Work to do >>
• 1. Rewrite the paragraph of the LHC text below that begins "Since 2010, when the accelerator became operational" more briefly, keeping its main facts.
• 2. Retype part of the LHC text below word for word, beginning at the words "Hamamatsu Photonics, an" and stopping after "what currently exists.".

© 2001-CERN; The area under which the tunnel for CERNs LHC can be found is shown near to Geneva and lac Leman
A ring 27km long of superconducting magnets with a number of accelerating structures, currently resides 100 meters underground in the Franco-Swiss border near Geneva. Known for being the world’s largest and most powerful particle accelerator, the Large Hadron Collider (LHC) remains the latest addition to CERN’s accelerator complex.
Since 2010, when the accelerator became operational, inside it you will find two high-energy particle beams that travel in opposite directions at very close to the speed of light before they are made to collide. This powerful experiment has been the driving force behind several major discoveries in physics including the discovery of the god particle: the Higgs boson in 2012. This major breakthrough has brought the scientific world one step closer to understanding our world and the origin of the universe.
Hamamatsu Photonics, an established player in terms of photonics-led innovation, has been working with CERN on this project, and its planned upgrade, which aims to amplify the performance of the LHC for more potential discoveries after 2029. The upgrade named High Luminosity Large Hadron Collider (HL-LHC) has the objective to increase the integrated luminosity by a factor between 5 and 7 beyond the LHC’s design value. Hence, the technology used in those experiments has to meet even more severe conditions, as well as push the limits of what currently exists.

Dataset content >>
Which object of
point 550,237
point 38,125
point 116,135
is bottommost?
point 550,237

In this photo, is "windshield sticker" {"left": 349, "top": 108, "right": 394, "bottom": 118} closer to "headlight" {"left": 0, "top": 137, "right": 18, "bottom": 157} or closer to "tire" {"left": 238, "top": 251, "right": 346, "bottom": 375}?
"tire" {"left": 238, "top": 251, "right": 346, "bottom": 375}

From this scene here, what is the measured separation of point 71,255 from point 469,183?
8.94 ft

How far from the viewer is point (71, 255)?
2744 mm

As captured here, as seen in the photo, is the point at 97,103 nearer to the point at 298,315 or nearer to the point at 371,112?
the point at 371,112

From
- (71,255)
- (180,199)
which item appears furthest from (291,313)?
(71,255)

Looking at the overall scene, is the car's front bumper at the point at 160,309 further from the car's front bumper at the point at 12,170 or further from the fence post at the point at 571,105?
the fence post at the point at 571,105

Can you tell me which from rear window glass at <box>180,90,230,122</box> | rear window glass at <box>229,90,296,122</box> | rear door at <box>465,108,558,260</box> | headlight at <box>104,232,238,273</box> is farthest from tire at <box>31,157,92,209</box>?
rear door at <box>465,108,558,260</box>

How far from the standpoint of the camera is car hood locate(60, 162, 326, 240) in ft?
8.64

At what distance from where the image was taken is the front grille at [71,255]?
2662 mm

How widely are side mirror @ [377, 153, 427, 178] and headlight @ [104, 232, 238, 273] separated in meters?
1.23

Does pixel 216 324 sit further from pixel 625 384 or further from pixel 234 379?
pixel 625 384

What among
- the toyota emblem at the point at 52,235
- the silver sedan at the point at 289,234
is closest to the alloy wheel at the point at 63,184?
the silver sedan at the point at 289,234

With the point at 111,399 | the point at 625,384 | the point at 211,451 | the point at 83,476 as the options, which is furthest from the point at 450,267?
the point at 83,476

Worked answers >>
• 1. Operating since 2010, the LHC sends two high-energy particle beams in opposite directions at nearly the speed of light and then makes them collide. The experiment has driven several major physics discoveries, including the Higgs boson in 2012, bringing science closer to understanding our world and the origin of the universe.

• 2.
Hamamatsu Photonics, an established player in terms of photonics-led innovation, has been working with CERN on this project, and its planned upgrade, which aims to amplify the performance of the LHC for more potential discoveries after 2029. The upgrade named High Luminosity Large Hadron Collider (HL-LHC) has the objective to increase the integrated luminosity by a factor between 5 and 7 beyond the LHC’s design value. Hence, the technology used in those experiments has to meet even more severe conditions, as well as push the limits of what currently exists.